Characteristics of CHAMACOS Mothers and Children

n(%) Mean (SD)
Maternal Characteristics
Maternal Education
<6th grade
111(45)
7th-12th grade 82(34)
Completed high school 52(21)
Poverty level during pregnancy
<Poverty level
147(60)
Within 200% of poverty level 90(37)
>200% poverty level 8(3)
Maternal age at baseline 18–24 106(43)
25–29 88(36)
30–34 35(14)
35–45 16(7)
Maternal intelligence (PPVT Score) 85.9(20.7)
Child Characteristics
Sex
Boy 117(48)
Girl 128(52)
Gestational Age (wks) 38.9(1.4)
Child Age at 7-year assessment (yr) 7.1(0.2)
Language of 7-year WISC testing
English 167(68)
Spanish 78(32)

3.1. PON1 DNA Methylation

DNA methylation in PON1 CpG sites among CHAMACOS newborns and 7-year old children is shown in Figure 2. We observed similar patterns of methylation at both ages as was previously described in CHAMACOS newborns (Huen et al. 2015). Specifically, CpG sites in the Open Sea and North Shelf regions (CpG Sites 1 to 7) had very high levels of methylation, with average β values at these sites ranging from 0.84–0.90 and 0.91 to 0.99 in cord and 7-year old blood, respectively. Furthermore, CpG sites that were closer in proximity to the transcription start site (TSS) (CpG Sites 8 to 15) had lower levels of methylation with β’s averaging from 0.51 to 0.77 and 0.53 to 0.66, in cord and age 7 blood, respectively.
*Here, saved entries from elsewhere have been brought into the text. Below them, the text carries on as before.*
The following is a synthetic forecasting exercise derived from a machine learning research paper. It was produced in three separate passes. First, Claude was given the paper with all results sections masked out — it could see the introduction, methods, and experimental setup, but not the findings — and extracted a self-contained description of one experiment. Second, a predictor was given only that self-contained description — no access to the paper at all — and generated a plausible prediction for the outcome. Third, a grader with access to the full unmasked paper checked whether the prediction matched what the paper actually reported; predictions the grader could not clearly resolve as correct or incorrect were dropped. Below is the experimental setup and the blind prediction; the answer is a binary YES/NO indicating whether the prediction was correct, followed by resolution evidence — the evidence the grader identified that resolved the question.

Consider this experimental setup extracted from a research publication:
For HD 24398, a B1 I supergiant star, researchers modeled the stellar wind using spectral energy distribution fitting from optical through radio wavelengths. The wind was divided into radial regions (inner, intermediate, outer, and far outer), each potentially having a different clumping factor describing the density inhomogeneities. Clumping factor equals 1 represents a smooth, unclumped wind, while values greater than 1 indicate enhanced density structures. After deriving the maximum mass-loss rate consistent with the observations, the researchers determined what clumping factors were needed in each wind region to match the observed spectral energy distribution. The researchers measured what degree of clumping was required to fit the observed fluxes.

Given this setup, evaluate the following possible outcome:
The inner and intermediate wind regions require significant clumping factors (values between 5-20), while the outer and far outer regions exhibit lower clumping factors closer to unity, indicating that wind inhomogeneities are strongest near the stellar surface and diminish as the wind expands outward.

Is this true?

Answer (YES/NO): NO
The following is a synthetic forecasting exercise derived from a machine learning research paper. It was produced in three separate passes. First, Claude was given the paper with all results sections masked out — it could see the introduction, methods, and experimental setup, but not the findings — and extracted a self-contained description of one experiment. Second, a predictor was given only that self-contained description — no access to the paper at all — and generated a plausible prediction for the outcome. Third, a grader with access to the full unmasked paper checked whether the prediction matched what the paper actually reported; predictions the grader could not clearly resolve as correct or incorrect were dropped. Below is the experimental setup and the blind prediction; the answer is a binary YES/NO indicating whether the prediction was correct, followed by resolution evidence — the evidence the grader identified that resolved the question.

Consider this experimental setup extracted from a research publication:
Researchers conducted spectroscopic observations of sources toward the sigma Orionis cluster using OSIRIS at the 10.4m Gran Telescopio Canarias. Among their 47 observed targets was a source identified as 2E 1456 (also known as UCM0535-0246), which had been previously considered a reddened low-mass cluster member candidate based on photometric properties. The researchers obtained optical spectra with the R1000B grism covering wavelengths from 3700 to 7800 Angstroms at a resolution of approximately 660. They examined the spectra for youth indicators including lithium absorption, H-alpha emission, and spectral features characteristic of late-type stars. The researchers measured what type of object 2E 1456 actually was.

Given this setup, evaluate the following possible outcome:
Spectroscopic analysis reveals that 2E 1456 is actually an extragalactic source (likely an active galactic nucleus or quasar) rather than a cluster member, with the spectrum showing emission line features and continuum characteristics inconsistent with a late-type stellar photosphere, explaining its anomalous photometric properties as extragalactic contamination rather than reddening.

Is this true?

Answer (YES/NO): YES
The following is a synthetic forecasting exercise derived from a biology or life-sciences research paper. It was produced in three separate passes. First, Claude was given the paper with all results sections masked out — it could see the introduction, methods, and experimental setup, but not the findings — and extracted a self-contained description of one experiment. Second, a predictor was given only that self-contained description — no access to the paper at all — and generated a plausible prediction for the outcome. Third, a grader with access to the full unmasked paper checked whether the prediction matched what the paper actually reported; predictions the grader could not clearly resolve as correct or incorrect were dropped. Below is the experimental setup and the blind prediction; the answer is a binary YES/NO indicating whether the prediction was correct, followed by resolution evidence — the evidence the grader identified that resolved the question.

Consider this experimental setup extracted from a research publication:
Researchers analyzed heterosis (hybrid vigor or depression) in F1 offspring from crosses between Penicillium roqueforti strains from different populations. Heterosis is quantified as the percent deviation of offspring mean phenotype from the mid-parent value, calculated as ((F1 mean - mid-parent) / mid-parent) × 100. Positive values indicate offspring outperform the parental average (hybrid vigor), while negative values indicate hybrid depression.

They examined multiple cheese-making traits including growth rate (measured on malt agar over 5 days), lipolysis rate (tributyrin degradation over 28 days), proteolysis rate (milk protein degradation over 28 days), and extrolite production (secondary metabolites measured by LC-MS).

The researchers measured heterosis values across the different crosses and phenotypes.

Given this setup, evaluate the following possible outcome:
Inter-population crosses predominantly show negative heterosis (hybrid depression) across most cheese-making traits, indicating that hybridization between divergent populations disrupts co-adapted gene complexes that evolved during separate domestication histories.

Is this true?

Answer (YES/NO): NO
Figure 2. Box plots showing the distribution of methylation betas in cord blood and in 7- year old children.

Figure 2.

PON1 DNA methylation in (a) cord blood measured by 450K and (b) 7-year old children measured by EPIC. Methylation levels are shown as beta values for ease of interpretation. At both ages, CpG sites 1 to 8 and 16 to 19 are highly methylated, while methylation levels are lower in CpG sites 8 to 15. CpG sites common to both 450K and EPIC assays are indicated with a grey bar underneath. CpG sites 4, 5, and 6 were not shown in (a) because they were not assessed by 450K and sites 10 and 18 were not shown in (b) because they were not assessed by EPIC.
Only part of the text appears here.